Writer's pictureCathexis Northwest Press

Friend

By: Rita Malenczyk


for Mike Cole


When I saw your note under the beer can I thought

Wait, what the hell, who has been here

Because I’d given myself up to the thought

That no one was coming to the grave, not really,

Not his buddies who left the cans, not even the coach who thought

That planting the hockey sticks there would matter,

Would keep him alive, my son who thought

He could get away forever, could leave

This horrible place of pain and thought and

Sorrow, could stop wondering where he fit and

Just leave, he just left and never thought

About us, about me, all of us stripped and raw and

You, you left that note, telling us you thought

He was alive, really, in you and your

Life, your girlfriend you brought to the grave, you thought

You’d introduce her to him, tell her you thought

He was always here, always, as long as we thought

About him, remembered, never forgot, never

Died,stay alive, stay forever, never die.




 

Rita Malenczyk is an English professor, writer, painter, and printmaker living and working in eastern Connecticut. Her creative work, including her visual art, has appeared in Writers: Craft and Context and Beyond Words.

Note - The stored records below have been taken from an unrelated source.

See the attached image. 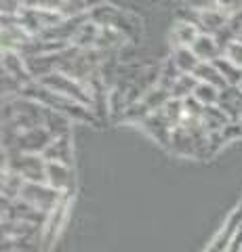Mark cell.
<instances>
[{
  "label": "cell",
  "instance_id": "1",
  "mask_svg": "<svg viewBox=\"0 0 242 252\" xmlns=\"http://www.w3.org/2000/svg\"><path fill=\"white\" fill-rule=\"evenodd\" d=\"M21 97H28L36 101V103H40L44 107L53 109V112H59L68 116L69 120H76V122H97V116L93 114V109L89 105H82L78 103V101H72L64 97V94H57L53 93L51 89H46L44 84L32 80L30 84H26L21 89Z\"/></svg>",
  "mask_w": 242,
  "mask_h": 252
},
{
  "label": "cell",
  "instance_id": "2",
  "mask_svg": "<svg viewBox=\"0 0 242 252\" xmlns=\"http://www.w3.org/2000/svg\"><path fill=\"white\" fill-rule=\"evenodd\" d=\"M46 166L49 162L40 154H21V152H4V166L19 175L26 183H46Z\"/></svg>",
  "mask_w": 242,
  "mask_h": 252
},
{
  "label": "cell",
  "instance_id": "3",
  "mask_svg": "<svg viewBox=\"0 0 242 252\" xmlns=\"http://www.w3.org/2000/svg\"><path fill=\"white\" fill-rule=\"evenodd\" d=\"M44 84L46 89H51L53 93L57 94H64V97L72 99V101H78V103L82 105H93V94H91V86L84 84L80 80H76V78L68 76V74H61V72H53L49 76L40 78V80H36Z\"/></svg>",
  "mask_w": 242,
  "mask_h": 252
},
{
  "label": "cell",
  "instance_id": "4",
  "mask_svg": "<svg viewBox=\"0 0 242 252\" xmlns=\"http://www.w3.org/2000/svg\"><path fill=\"white\" fill-rule=\"evenodd\" d=\"M64 198L66 195L57 191V189H53L49 183H23L19 193V200L32 204L38 210H42L44 215H51Z\"/></svg>",
  "mask_w": 242,
  "mask_h": 252
},
{
  "label": "cell",
  "instance_id": "5",
  "mask_svg": "<svg viewBox=\"0 0 242 252\" xmlns=\"http://www.w3.org/2000/svg\"><path fill=\"white\" fill-rule=\"evenodd\" d=\"M139 126H141V128L156 141V143H160L162 147L169 149L171 137H173V124H171V120L167 118L165 109H158V112L150 114Z\"/></svg>",
  "mask_w": 242,
  "mask_h": 252
},
{
  "label": "cell",
  "instance_id": "6",
  "mask_svg": "<svg viewBox=\"0 0 242 252\" xmlns=\"http://www.w3.org/2000/svg\"><path fill=\"white\" fill-rule=\"evenodd\" d=\"M69 200H72V195H66L64 200H61V204L55 208L49 215V220H46L44 229H42V240H44V252L49 250L53 244H55L57 235L61 233V229H64L66 220H68V208H69Z\"/></svg>",
  "mask_w": 242,
  "mask_h": 252
},
{
  "label": "cell",
  "instance_id": "7",
  "mask_svg": "<svg viewBox=\"0 0 242 252\" xmlns=\"http://www.w3.org/2000/svg\"><path fill=\"white\" fill-rule=\"evenodd\" d=\"M46 183H49L53 189L61 191L64 195H72L74 187H76V179H74L72 166L49 162V166H46Z\"/></svg>",
  "mask_w": 242,
  "mask_h": 252
},
{
  "label": "cell",
  "instance_id": "8",
  "mask_svg": "<svg viewBox=\"0 0 242 252\" xmlns=\"http://www.w3.org/2000/svg\"><path fill=\"white\" fill-rule=\"evenodd\" d=\"M194 23L200 28L202 34H210V36H217L221 30L228 28L230 23V17L225 15L223 11H219L215 6V9H202L198 13V17L194 19Z\"/></svg>",
  "mask_w": 242,
  "mask_h": 252
},
{
  "label": "cell",
  "instance_id": "9",
  "mask_svg": "<svg viewBox=\"0 0 242 252\" xmlns=\"http://www.w3.org/2000/svg\"><path fill=\"white\" fill-rule=\"evenodd\" d=\"M42 158L46 162H55V164H66V166H72V139L69 135L64 137H55L51 141V145L42 152Z\"/></svg>",
  "mask_w": 242,
  "mask_h": 252
},
{
  "label": "cell",
  "instance_id": "10",
  "mask_svg": "<svg viewBox=\"0 0 242 252\" xmlns=\"http://www.w3.org/2000/svg\"><path fill=\"white\" fill-rule=\"evenodd\" d=\"M217 107L228 116L230 122H240V116H242V91L238 86H228L223 89L219 94V103Z\"/></svg>",
  "mask_w": 242,
  "mask_h": 252
},
{
  "label": "cell",
  "instance_id": "11",
  "mask_svg": "<svg viewBox=\"0 0 242 252\" xmlns=\"http://www.w3.org/2000/svg\"><path fill=\"white\" fill-rule=\"evenodd\" d=\"M192 51L202 63H213L215 59H219L223 55L219 42H217V38L210 36V34H200L196 38V42L192 44Z\"/></svg>",
  "mask_w": 242,
  "mask_h": 252
},
{
  "label": "cell",
  "instance_id": "12",
  "mask_svg": "<svg viewBox=\"0 0 242 252\" xmlns=\"http://www.w3.org/2000/svg\"><path fill=\"white\" fill-rule=\"evenodd\" d=\"M202 34L200 28L194 21H179L173 28V40H175V49L179 46H185V49H192V44L196 42V38Z\"/></svg>",
  "mask_w": 242,
  "mask_h": 252
},
{
  "label": "cell",
  "instance_id": "13",
  "mask_svg": "<svg viewBox=\"0 0 242 252\" xmlns=\"http://www.w3.org/2000/svg\"><path fill=\"white\" fill-rule=\"evenodd\" d=\"M194 78H196L198 82L217 86L219 91L228 89V82H225V78L221 76V72L217 69L215 63H200V65L196 67V72H194Z\"/></svg>",
  "mask_w": 242,
  "mask_h": 252
},
{
  "label": "cell",
  "instance_id": "14",
  "mask_svg": "<svg viewBox=\"0 0 242 252\" xmlns=\"http://www.w3.org/2000/svg\"><path fill=\"white\" fill-rule=\"evenodd\" d=\"M171 59L175 61V65H177V69L181 74H194V72H196V67L202 63L196 55H194V51L185 49V46H179V49H175L173 57H171Z\"/></svg>",
  "mask_w": 242,
  "mask_h": 252
},
{
  "label": "cell",
  "instance_id": "15",
  "mask_svg": "<svg viewBox=\"0 0 242 252\" xmlns=\"http://www.w3.org/2000/svg\"><path fill=\"white\" fill-rule=\"evenodd\" d=\"M217 69L221 72V76L225 78V82H228V86H240L242 82V67H238L234 61H230L225 55H221L219 59L213 61Z\"/></svg>",
  "mask_w": 242,
  "mask_h": 252
},
{
  "label": "cell",
  "instance_id": "16",
  "mask_svg": "<svg viewBox=\"0 0 242 252\" xmlns=\"http://www.w3.org/2000/svg\"><path fill=\"white\" fill-rule=\"evenodd\" d=\"M196 86H198V80L194 78V74H181L175 80L173 89H171V94H173V99L185 101V99H190L192 94H194Z\"/></svg>",
  "mask_w": 242,
  "mask_h": 252
},
{
  "label": "cell",
  "instance_id": "17",
  "mask_svg": "<svg viewBox=\"0 0 242 252\" xmlns=\"http://www.w3.org/2000/svg\"><path fill=\"white\" fill-rule=\"evenodd\" d=\"M219 94H221V91L217 89V86L198 82L196 91H194V94H192V99H196L202 107H213V105L219 103Z\"/></svg>",
  "mask_w": 242,
  "mask_h": 252
},
{
  "label": "cell",
  "instance_id": "18",
  "mask_svg": "<svg viewBox=\"0 0 242 252\" xmlns=\"http://www.w3.org/2000/svg\"><path fill=\"white\" fill-rule=\"evenodd\" d=\"M215 2H217V9L223 11L230 19L242 13V0H215Z\"/></svg>",
  "mask_w": 242,
  "mask_h": 252
},
{
  "label": "cell",
  "instance_id": "19",
  "mask_svg": "<svg viewBox=\"0 0 242 252\" xmlns=\"http://www.w3.org/2000/svg\"><path fill=\"white\" fill-rule=\"evenodd\" d=\"M223 55L228 57L230 61H234L238 67H242V40H234L228 49L223 51Z\"/></svg>",
  "mask_w": 242,
  "mask_h": 252
},
{
  "label": "cell",
  "instance_id": "20",
  "mask_svg": "<svg viewBox=\"0 0 242 252\" xmlns=\"http://www.w3.org/2000/svg\"><path fill=\"white\" fill-rule=\"evenodd\" d=\"M238 89H240V91H242V82H240V86H238Z\"/></svg>",
  "mask_w": 242,
  "mask_h": 252
},
{
  "label": "cell",
  "instance_id": "21",
  "mask_svg": "<svg viewBox=\"0 0 242 252\" xmlns=\"http://www.w3.org/2000/svg\"><path fill=\"white\" fill-rule=\"evenodd\" d=\"M240 126H242V116H240Z\"/></svg>",
  "mask_w": 242,
  "mask_h": 252
}]
</instances>
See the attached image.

"My 19-year-old son Nick died by suicide in 2019 after a battle with bipolar disorder. This poem was written after I'd visited his grave, as I do regularly, and found a note left there for me and my husband by a friend of Nick's, telling us how he'd been there with his girlfriend and how important Nick had been to him. I started thinking about how people live on in others' memories after they die."